I was forty a few weeks back. Thereby managing to reach an age that I previously believed to be "old" with absolutely no musical talent at all. I have made at least three aborted attempts to learn guitar but lack of any hand co-ordination coupled with a healthy dose of bloody-laziness means that so far I've failed horribly. Attempt four is currently underway. Partly because of this lack of skill, the guitar has been the instrument that most fascinates me. Those people capable of producing amazing sounds from it, that can stir the soul and excite the heart, will always be my heroes. I knew this would be a tough five to complete and my working list stretched to over fifty possibles. In the end I stuck with the guitarists that made my favourite music rather than those who are more regularly selected as the greatest in their field.
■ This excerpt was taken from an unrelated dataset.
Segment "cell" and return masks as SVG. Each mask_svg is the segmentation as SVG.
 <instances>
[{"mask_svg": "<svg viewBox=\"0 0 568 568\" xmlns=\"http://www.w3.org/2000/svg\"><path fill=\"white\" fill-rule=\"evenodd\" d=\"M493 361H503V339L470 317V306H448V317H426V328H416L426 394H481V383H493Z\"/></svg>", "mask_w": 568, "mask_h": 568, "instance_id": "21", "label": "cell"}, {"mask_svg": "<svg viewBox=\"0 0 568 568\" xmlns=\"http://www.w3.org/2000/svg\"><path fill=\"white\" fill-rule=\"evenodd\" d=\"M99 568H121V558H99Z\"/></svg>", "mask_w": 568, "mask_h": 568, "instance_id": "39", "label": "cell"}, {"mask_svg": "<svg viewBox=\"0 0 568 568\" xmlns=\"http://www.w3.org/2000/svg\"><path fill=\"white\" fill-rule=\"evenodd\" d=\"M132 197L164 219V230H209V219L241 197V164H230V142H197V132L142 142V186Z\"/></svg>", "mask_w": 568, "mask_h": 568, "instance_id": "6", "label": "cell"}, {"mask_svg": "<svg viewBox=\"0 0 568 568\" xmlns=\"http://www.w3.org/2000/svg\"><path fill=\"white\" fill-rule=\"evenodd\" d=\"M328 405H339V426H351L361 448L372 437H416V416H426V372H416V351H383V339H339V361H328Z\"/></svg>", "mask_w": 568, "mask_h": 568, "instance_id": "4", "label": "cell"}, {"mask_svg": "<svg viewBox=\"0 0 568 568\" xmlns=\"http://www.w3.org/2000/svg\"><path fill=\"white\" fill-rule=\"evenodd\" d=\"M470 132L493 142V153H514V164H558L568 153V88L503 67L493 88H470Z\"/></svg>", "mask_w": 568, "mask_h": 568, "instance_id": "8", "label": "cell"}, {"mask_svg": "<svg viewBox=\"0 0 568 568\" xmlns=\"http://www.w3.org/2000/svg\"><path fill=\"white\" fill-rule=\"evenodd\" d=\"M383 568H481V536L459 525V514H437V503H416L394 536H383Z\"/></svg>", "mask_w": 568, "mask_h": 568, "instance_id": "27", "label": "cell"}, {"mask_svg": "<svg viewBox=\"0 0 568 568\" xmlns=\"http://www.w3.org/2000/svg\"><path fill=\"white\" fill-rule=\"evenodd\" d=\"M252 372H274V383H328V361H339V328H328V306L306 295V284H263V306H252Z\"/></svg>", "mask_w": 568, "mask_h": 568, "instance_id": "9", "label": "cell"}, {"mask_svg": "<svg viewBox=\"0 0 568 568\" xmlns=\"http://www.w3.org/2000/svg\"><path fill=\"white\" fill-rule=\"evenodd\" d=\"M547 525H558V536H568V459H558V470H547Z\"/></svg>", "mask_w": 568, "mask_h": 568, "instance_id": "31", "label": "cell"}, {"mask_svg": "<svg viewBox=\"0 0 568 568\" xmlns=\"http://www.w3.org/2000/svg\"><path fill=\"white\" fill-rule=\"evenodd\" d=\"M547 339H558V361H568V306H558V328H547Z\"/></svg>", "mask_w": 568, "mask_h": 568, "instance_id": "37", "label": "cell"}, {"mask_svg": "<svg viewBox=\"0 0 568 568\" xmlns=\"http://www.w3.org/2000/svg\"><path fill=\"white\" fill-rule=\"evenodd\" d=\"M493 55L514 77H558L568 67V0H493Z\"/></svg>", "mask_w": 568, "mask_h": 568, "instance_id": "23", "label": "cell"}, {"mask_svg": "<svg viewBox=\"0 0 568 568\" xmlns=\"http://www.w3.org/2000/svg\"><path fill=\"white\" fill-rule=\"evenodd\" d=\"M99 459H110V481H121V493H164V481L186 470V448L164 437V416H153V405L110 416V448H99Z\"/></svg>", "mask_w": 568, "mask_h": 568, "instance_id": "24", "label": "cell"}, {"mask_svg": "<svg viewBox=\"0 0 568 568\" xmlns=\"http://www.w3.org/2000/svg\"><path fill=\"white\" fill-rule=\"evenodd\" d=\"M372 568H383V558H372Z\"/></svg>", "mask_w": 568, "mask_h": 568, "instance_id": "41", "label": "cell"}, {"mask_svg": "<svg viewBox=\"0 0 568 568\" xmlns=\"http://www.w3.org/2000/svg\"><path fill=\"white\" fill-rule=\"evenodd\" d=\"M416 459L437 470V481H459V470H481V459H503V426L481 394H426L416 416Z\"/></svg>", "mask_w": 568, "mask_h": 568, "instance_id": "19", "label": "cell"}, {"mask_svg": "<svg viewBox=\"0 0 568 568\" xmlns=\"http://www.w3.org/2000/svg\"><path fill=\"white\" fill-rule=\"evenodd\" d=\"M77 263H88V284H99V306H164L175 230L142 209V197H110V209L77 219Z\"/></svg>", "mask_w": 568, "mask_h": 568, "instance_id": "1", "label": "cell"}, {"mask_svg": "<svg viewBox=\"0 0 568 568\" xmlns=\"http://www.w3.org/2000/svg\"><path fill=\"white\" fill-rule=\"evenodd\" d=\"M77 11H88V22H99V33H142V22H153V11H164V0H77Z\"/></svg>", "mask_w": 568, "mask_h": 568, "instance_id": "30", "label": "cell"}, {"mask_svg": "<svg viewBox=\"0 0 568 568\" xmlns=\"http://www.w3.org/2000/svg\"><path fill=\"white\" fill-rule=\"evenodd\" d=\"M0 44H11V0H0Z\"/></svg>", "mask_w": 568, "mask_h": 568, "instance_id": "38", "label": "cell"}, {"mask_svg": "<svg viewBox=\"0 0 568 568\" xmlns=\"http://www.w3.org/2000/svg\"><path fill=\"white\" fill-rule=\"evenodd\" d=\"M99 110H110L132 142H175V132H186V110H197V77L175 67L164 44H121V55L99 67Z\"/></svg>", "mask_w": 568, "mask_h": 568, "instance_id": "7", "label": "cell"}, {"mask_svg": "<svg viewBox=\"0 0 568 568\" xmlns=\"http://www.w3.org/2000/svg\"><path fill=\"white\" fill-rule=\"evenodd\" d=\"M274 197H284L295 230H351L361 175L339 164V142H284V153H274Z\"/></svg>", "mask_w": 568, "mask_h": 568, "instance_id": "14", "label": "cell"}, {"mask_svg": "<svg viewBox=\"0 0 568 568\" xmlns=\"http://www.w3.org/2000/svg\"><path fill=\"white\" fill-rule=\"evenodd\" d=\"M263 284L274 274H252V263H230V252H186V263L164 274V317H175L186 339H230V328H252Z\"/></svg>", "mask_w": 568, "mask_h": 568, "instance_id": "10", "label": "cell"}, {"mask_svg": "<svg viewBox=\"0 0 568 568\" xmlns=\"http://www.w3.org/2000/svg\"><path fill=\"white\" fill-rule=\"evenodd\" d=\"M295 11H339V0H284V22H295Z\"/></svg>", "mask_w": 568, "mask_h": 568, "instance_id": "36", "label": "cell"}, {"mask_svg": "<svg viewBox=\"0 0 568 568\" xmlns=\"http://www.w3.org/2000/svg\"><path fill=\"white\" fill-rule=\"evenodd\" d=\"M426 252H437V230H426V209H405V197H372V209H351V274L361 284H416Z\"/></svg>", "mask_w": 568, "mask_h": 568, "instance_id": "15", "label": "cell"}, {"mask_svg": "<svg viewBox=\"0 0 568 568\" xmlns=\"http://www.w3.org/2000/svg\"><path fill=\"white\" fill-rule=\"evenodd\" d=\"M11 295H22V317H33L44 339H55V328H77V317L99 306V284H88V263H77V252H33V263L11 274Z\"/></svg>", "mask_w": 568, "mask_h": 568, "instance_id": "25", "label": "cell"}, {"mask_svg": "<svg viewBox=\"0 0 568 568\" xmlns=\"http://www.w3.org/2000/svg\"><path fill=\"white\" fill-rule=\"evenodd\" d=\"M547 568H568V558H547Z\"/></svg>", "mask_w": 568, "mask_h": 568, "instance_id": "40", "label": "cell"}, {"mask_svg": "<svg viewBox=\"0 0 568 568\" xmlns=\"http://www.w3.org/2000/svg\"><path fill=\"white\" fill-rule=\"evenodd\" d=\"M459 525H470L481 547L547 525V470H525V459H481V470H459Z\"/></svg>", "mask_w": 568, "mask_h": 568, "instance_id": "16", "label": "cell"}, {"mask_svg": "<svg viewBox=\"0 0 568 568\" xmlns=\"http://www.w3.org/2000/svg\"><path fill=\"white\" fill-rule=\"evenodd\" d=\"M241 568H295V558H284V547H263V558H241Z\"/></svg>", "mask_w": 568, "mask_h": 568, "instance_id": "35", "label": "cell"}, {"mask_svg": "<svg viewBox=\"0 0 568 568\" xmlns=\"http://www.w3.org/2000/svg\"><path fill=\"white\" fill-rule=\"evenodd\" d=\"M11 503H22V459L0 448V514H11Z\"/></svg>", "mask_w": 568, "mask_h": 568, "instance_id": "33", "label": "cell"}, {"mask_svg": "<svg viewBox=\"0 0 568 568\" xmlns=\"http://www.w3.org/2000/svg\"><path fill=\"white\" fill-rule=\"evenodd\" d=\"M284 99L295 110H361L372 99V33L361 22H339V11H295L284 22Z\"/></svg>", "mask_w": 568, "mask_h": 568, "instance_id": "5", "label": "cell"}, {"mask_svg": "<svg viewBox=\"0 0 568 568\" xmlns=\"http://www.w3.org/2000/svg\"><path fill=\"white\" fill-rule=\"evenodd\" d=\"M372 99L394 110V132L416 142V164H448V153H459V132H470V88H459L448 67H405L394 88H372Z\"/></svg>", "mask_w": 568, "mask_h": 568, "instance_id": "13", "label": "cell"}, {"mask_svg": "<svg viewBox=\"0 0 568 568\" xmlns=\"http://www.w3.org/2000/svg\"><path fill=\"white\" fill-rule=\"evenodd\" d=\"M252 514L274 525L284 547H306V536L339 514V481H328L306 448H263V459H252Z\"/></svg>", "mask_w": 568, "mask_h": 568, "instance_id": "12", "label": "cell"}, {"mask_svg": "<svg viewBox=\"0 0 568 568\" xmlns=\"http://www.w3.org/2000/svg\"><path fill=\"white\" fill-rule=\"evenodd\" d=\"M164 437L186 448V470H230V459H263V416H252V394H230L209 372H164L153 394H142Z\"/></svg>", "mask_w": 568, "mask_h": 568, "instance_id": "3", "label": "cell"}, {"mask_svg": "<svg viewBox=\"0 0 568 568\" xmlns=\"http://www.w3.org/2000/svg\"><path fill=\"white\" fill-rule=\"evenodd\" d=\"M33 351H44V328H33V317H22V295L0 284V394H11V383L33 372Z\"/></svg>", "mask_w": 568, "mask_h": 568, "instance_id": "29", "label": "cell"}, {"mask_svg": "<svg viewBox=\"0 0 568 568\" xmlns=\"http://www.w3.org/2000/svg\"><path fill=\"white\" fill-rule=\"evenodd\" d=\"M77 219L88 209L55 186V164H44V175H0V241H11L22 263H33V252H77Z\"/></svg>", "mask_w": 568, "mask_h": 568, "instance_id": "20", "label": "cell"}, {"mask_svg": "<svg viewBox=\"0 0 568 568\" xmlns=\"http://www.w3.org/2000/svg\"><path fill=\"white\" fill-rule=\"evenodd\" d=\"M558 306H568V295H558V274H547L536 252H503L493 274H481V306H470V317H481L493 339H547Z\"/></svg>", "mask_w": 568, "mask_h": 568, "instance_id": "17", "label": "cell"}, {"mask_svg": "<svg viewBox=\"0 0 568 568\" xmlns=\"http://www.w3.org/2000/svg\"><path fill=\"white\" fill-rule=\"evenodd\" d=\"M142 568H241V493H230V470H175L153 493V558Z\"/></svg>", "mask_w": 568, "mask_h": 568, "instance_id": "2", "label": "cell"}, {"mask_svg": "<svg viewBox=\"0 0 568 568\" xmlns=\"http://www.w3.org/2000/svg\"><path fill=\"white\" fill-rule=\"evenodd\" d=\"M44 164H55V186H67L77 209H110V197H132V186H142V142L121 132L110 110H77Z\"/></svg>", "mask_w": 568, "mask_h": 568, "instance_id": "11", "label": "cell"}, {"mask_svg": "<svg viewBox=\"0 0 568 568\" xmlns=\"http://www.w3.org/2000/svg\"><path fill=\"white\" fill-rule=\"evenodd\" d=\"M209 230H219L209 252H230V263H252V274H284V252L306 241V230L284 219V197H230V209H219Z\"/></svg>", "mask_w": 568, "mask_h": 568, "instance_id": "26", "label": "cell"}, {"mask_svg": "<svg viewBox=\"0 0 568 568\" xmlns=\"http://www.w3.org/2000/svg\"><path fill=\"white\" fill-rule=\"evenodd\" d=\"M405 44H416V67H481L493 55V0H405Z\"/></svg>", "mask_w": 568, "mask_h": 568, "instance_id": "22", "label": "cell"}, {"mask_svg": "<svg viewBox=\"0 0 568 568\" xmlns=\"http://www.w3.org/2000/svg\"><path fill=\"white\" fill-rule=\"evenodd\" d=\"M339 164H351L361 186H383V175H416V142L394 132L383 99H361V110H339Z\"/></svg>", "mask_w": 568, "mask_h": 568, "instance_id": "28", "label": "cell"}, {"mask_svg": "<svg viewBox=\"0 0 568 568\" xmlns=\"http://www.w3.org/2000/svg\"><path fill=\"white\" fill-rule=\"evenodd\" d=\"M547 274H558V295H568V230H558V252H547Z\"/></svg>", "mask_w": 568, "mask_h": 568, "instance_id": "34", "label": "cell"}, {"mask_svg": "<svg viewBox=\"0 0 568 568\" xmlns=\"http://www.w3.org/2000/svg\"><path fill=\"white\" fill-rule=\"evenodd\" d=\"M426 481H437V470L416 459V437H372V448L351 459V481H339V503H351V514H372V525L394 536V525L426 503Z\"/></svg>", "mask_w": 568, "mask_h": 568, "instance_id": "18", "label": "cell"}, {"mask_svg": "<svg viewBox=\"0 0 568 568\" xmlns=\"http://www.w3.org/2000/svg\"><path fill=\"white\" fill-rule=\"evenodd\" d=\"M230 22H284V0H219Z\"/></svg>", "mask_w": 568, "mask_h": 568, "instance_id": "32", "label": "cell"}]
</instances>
Incidentally my new definition of "old" is sixty which gives me another twenty years of leeway and a bit more time to learn guitar.)
1. Joey Santiago (Pixies) - The Pixies are my all time favourite band and Joey's guitar plays a huge part in that. I've been struggling to find the words to adequately describe why I like Santiago so much. It's probably as much about the songs as anything he does specifically. After initially being wowed by guitarists like Joe Satriani and Steve Vai I realised that I actually prefer something less flashy. Santiago seems a laid back guy who doesn't look for the limelight, and his guitar added to that unique Pixies sound without dominating it.
2. David Pajo (Slint/Papa M/Pajo) - A post-rock alt-country genre-flitting legend. Pajo has been around a bit managing spells with Will Oldham, The For Carnation, Tortoise, Stereolab, Royal Trux, King Kong, Bush League, Zwan, and Peggy Honeywell as well as his prodigious solo output as Aerial M, Papa M and now Pajo. Just to rub it in he was born in the same year as me. I've got a bit of catching up to do.
3. Johnny Ramone (Ramones) - 1, 2, 3, 4! You have to respect Johnny's ability to play song after song of breakneck rock'n'roll guitar. His biceps must have been made of steel.
4. Larry Parypa (The Sonics) - My recent journey of discovery into Garage Punk and early 60's R&B began after hearing The Sonics first two albums. Their sound is astonishing when compared with their musical peers, the original protopunk band. Larry Parypa's fuzzy guitar and his customisation of the bands equipment helped achieve a wild and distorted rock'n'roll sound that was light years ahead of anyone else.
5. Kirk Hammett (Metallica) - I was a full on Metal fan when Metallica hit the scene. Their arrival took the genre to new levels and redefined what I considered to be heavy rock. Kirk Hammett had replaced Dave Mustaine (another great Thrash guitarist) and Mustaine was mightily pissed off about it for a long time. Hammett was on guitar by the time I saw them tour the UK and alongside James Hetfield's chugging rhythm set a new bar for those rock bands that would follow.
A special mention for Martin Barre of Jethro Tull (who was in this Top 5 until only a few hours ago). He is a brilliantly versatile guitarist who has coped with the changing styles of Tull and Ian Anderson's high expectations since he replaced Mick Abrahams on their second LP.